On the refrigerator is some notice from Hospice informing caretakers to attempt no resuscitation should she stop breathing.

Drove up to the house, where my father sits holding the hand of my wheelchair confined mother. Her nails are painted a garish pink, looking grotesque on her thin and mottled hands. My hands.
I see her greet my aunt with confusion. She sees me, she smiles. Absolute recognition. She flings her arms out to hug me. "Did you bring me lunch"? she asks. Confusion. She has no appetite.

The radiation treatment caused hair loss, so she shaved her head rather than suffer the trauma of waking to a hair-caked pillow.
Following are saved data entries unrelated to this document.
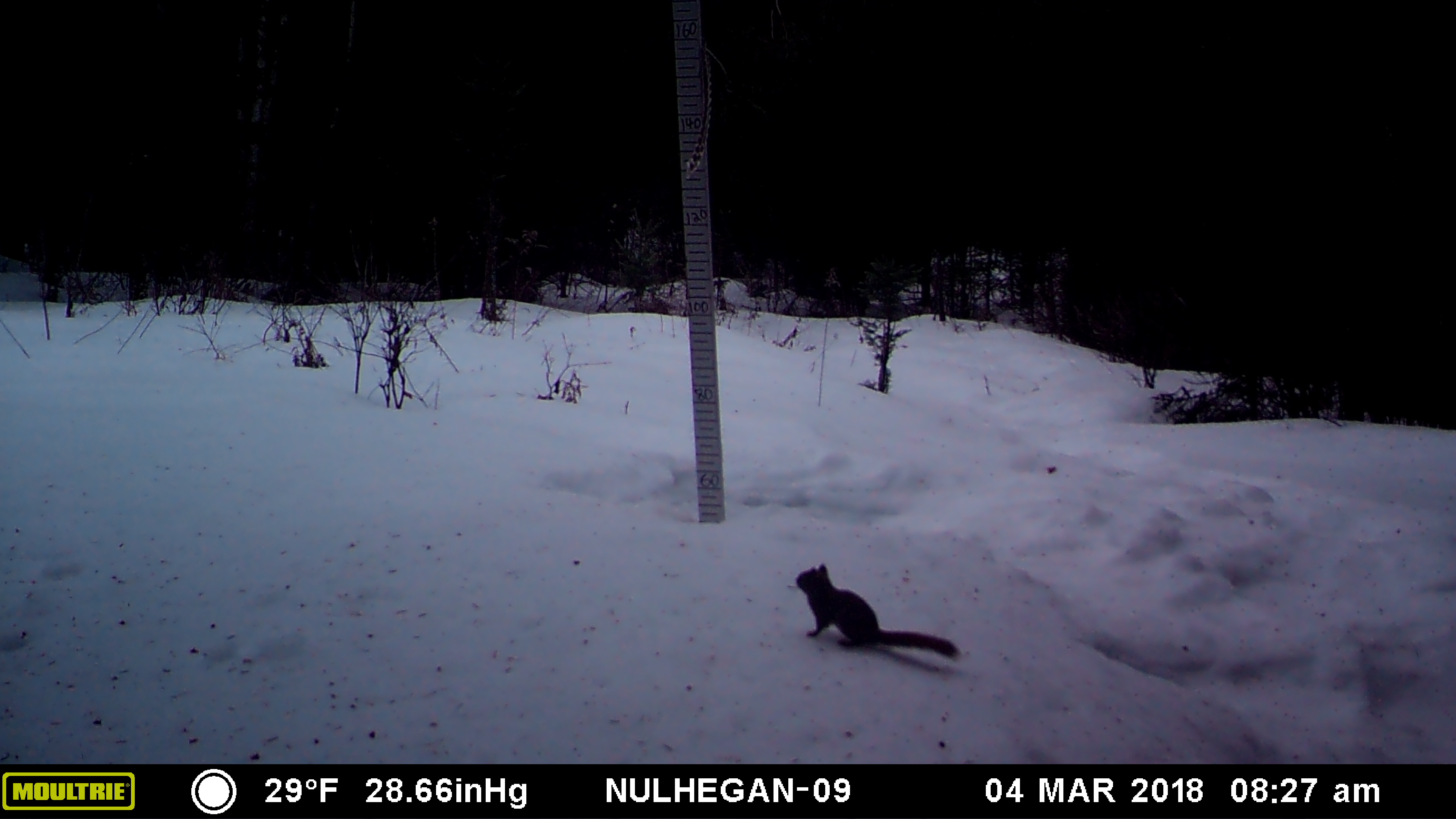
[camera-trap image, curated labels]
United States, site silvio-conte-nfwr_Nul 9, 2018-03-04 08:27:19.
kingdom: Animalia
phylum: Chordata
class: Mammalia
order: Rodentia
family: Sciuridae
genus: Tamiasciurus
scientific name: Tamiasciurus hudsonicus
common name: red squirrel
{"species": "red squirrel (Tamiasciurus hudsonicus)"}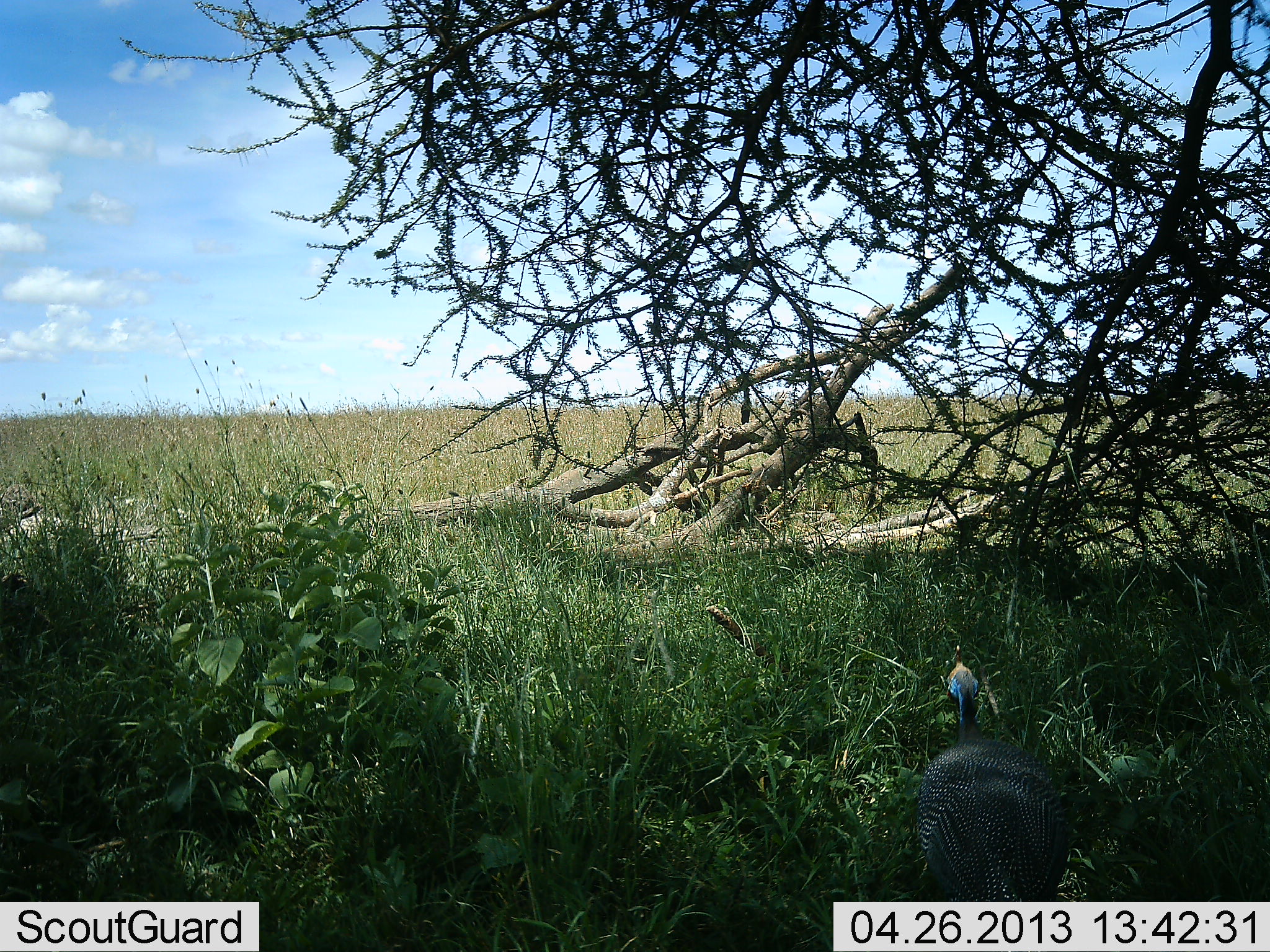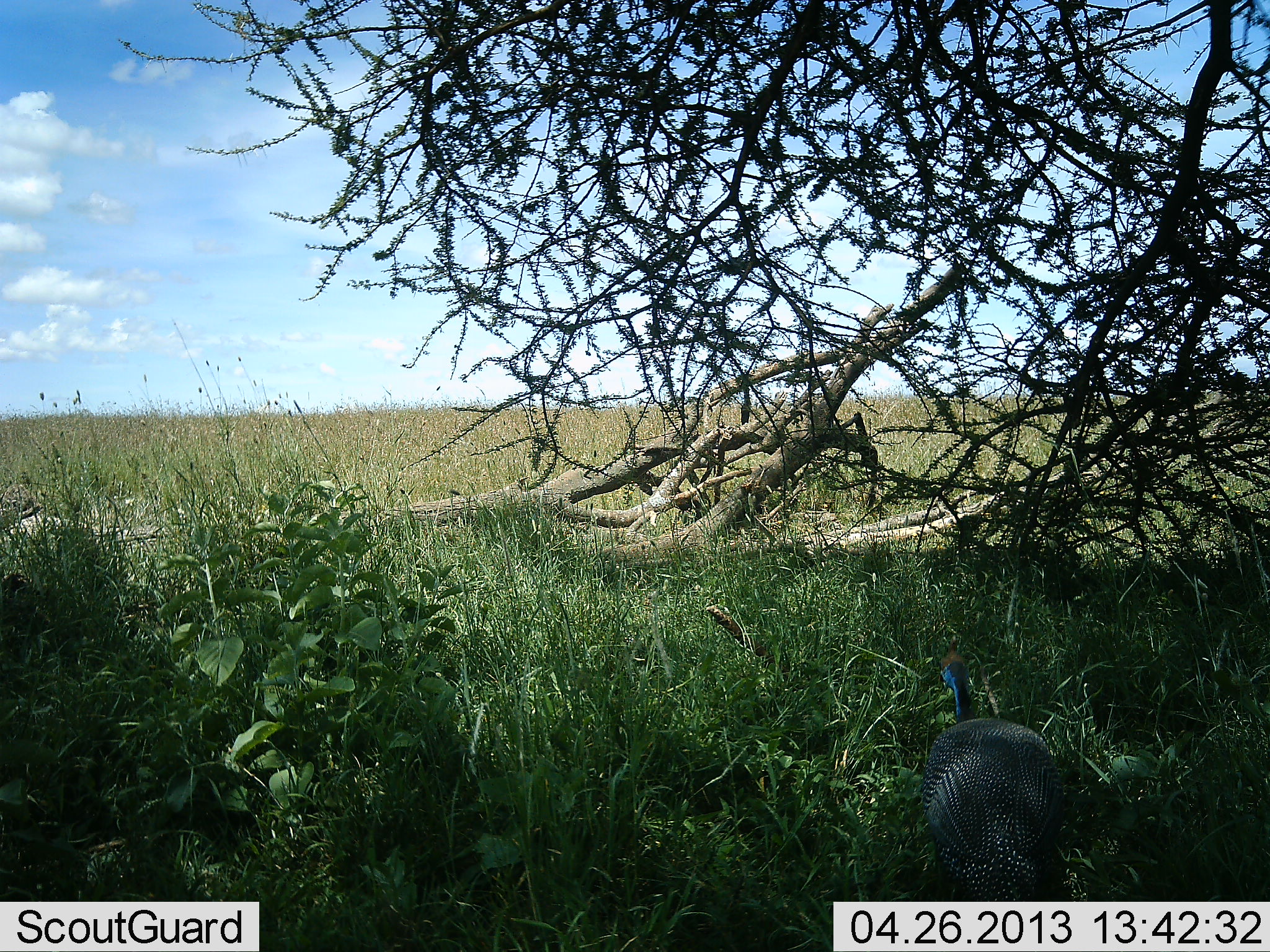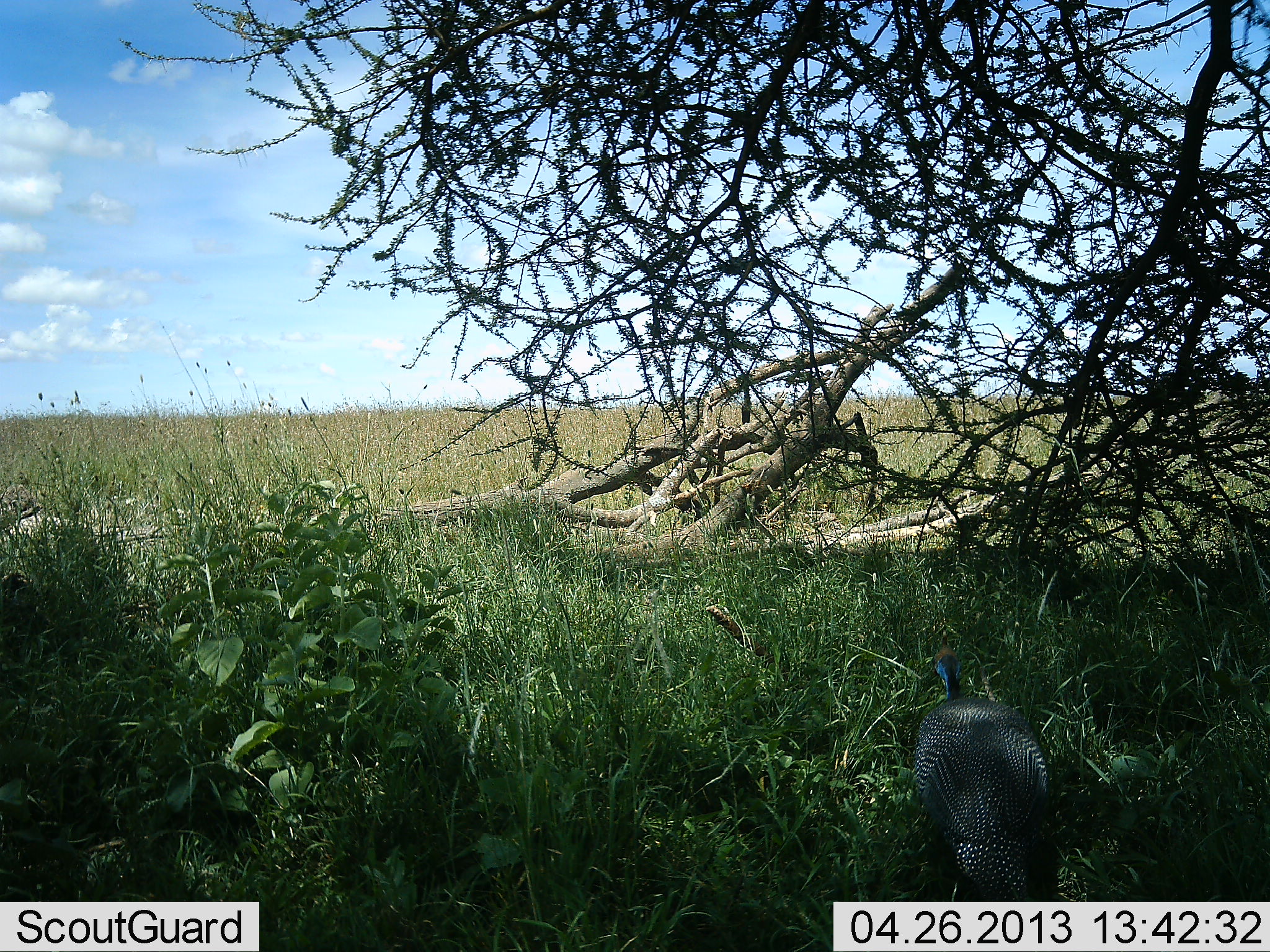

A Buddhist woman asks me, "does she know you love her?" while I'm in a hospital hundreds of miles away.
And, do you feel so unworthy of his love?

For the first three months I was away, she called me weekly. Beyond, she wondered where I was, and why I wasn't home.

She lies on her bed in the livingroom, and says tangentially, "You're a brat." Then she smiles. And says she loves me.

who are those people? ...
aren't my flowers so pretty?
how could you ...
she's my best friend.
how could you? she's my daughter. (she says to my father, and we inform her his never, would never happen.)
I can't go, I have to take care of my little girls.
All this fire. fire. no no why no no no
I love you.
I love you.
I love you.

Her last spoken words were, "love you, love you all. come to you with thankfullness as I depart from this world."

She was as vain as a girl with recently formed breasts when she started losing weight.


She had stage IV melanoma. Eleven years before her death, she had many surgeries and chemotherapy for the melanoma tumor on her arm. Success. She had said that she needed ten more years to finish raising her children. She got 11 years.

I keep forgetting that she's dead, whether that's because I think she's still alive or that she never existed.
Soon after her death I acquired the Christian perversion of guilt. I do not understand.